とはいえ本作「ニューヨーク1997」の予算は、大作映画とは到底、言えない中規模にも満たないもの。それでもカーペンターにとってはやっと掴んだ勲章のような勝利の証だった。しかし、カーペンターにはどんな大作映画にも負けない武器があった。アイデアを生み出す想像力だ。実際、本作の製作が1981年に明らかになった時、誰もが驚いたのがそのアイデアだった。

1997年の未来のアメリカ。犯罪率は増加の一途を辿り、刑務所施設に収容しきれない犯罪者たちに業を煮やした政府は、ニューヨーク島に全犯罪者たちを隔離、周囲に壁を建造した。ところが、その全土が刑務所となったニューヨークで、大統領専用機が消息を絶つという事態が発生。大統領の生息を確認した政府は、死刑囚のスネークに大統領救出のミッションを遂行させる決断をする。

当時、集中的にジョン・カーペンターをフォローし、負け犬が、貪るように毎月読んでいたSFジャンル誌「スターログ」誌に載っていたこの紹介記事を目にして、何てイカすアイデアなんだ!と熱くなるような興奮を覚えたものだった。しかし、それは自分だけではなかった。これをフォローするどのメディアもこのアイデアそのものには当時、感嘆していたふしが確かに感じられた。

 負け犬がこのアイデアに感嘆したのもそこに、B級映画出身たるカーペンターの自分の身の丈にすっぽりフィットしたようなタイトな感覚と、低予算のマイナーなポジョションからのステップアップのプロセスにふさわしいメジャー感との絶妙なバランス感覚があったからだ。

現に、この作品の撮影時の製作ルポにも、カーペンターは、自分が低予算映画の現場で鍛えられてきたこと、その叩き上げともいうべき実力を本作で遺憾なく発揮してみせると豪語していた。

⁂

◆ **指示 A**: 「ニューヨーク1997」に関する文章の「1997年の未来のアメリカ。」から「揮してみせると豪語していた。」までの部分（両端を含む）を、「死刑囚」を「服役囚」に改めて書き直してください。
◆ **指示 B**:
「ニューヨーク1997」に関する文章について、次の問いに答えてください。
(i) 本作の製作が明らかになったのは何年か。
(ii) 紹介記事が載っていたSFジャンル誌の名前は何か。
(iii) 政府が全犯罪者たちを隔離した場所はどこか。
記録は、本文とは別の出典から取られたものです。

⁂

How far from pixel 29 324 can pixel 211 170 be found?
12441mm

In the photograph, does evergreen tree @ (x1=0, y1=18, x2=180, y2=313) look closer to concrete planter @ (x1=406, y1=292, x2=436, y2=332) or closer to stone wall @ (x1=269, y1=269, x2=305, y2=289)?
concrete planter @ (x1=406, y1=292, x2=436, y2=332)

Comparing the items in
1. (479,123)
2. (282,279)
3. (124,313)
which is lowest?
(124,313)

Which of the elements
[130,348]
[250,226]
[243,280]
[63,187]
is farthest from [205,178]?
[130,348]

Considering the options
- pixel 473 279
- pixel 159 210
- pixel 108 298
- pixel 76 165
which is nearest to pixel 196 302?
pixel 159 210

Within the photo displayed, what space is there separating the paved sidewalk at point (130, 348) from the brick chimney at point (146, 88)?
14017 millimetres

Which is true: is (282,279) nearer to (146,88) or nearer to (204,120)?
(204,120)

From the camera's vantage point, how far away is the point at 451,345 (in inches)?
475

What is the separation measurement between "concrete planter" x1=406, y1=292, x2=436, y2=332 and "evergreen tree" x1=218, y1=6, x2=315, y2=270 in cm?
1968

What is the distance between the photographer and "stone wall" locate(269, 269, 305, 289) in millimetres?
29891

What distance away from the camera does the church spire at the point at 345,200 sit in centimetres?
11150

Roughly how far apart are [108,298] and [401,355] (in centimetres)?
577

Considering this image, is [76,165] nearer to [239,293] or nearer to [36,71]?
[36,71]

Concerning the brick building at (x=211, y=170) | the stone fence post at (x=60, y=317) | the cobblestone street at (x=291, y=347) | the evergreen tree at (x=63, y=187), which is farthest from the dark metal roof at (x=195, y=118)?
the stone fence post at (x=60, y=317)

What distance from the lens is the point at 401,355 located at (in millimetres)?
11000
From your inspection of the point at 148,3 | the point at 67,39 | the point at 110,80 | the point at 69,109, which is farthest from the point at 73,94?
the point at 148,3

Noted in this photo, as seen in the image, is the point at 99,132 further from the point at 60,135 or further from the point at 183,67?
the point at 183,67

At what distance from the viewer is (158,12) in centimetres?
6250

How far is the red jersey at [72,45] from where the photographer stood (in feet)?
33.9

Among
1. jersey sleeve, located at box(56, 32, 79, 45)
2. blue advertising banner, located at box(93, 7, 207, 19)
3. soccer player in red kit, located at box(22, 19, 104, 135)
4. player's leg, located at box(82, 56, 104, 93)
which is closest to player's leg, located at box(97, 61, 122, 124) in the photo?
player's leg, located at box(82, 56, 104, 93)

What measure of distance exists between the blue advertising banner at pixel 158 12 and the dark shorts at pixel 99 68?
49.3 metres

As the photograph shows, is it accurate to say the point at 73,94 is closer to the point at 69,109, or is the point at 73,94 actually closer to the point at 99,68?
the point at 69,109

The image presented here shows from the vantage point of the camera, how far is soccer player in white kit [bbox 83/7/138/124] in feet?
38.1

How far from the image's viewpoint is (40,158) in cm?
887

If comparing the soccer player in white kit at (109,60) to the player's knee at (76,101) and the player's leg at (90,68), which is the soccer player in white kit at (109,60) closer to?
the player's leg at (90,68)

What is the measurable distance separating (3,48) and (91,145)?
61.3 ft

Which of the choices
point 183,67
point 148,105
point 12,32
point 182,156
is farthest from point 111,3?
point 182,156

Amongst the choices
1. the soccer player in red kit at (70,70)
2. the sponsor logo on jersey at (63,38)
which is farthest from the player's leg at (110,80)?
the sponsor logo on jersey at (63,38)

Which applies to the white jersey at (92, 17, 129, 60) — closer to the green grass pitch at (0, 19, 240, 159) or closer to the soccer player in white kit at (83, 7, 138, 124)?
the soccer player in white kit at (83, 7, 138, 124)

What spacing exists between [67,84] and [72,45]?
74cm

⁂

◆ **正解 A**:
1997年の未来のアメリカ。犯罪率は増加の一途を辿り、刑務所施設に収容しきれない犯罪者たちに業を煮やした政府は、ニューヨーク島に全犯罪者たちを隔離、周囲に壁を建造した。ところが、その全土が刑務所となったニューヨークで、大統領専用機が消息を絶つという事態が発生。大統領の生息を確認した政府は、服役囚のスネークに大統領救出のミッションを遂行させる決断をする。

当時、集中的にジョン・カーペンターをフォローし、負け犬が、貪るように毎月読んでいたSFジャンル誌「スターログ」誌に載っていたこの紹介記事を目にして、何てイカすアイデアなんだ!と熱くなるような興奮を覚えたものだった。しかし、それは自分だけではなかった。これをフォローするどのメディアもこのアイデアそのものには当時、感嘆していたふしが確かに感じられた。

 負け犬がこのアイデアに感嘆したのもそこに、B級映画出身たるカーペンターの自分の身の丈にすっぽりフィットしたようなタイトな感覚と、低予算のマイナーなポジョションからのステップアップのプロセスにふさわしいメジャー感との絶妙なバランス感覚があったからだ。

現に、この作品の撮影時の製作ルポにも、カーペンターは、自分が低予算映画の現場で鍛えられてきたこと、その叩き上げともいうべき実力を本作で遺憾なく発揮してみせると豪語していた。

◆ **正解 B**:
(i) 1981年
(ii) 「スターログ」
(iii) ニューヨーク島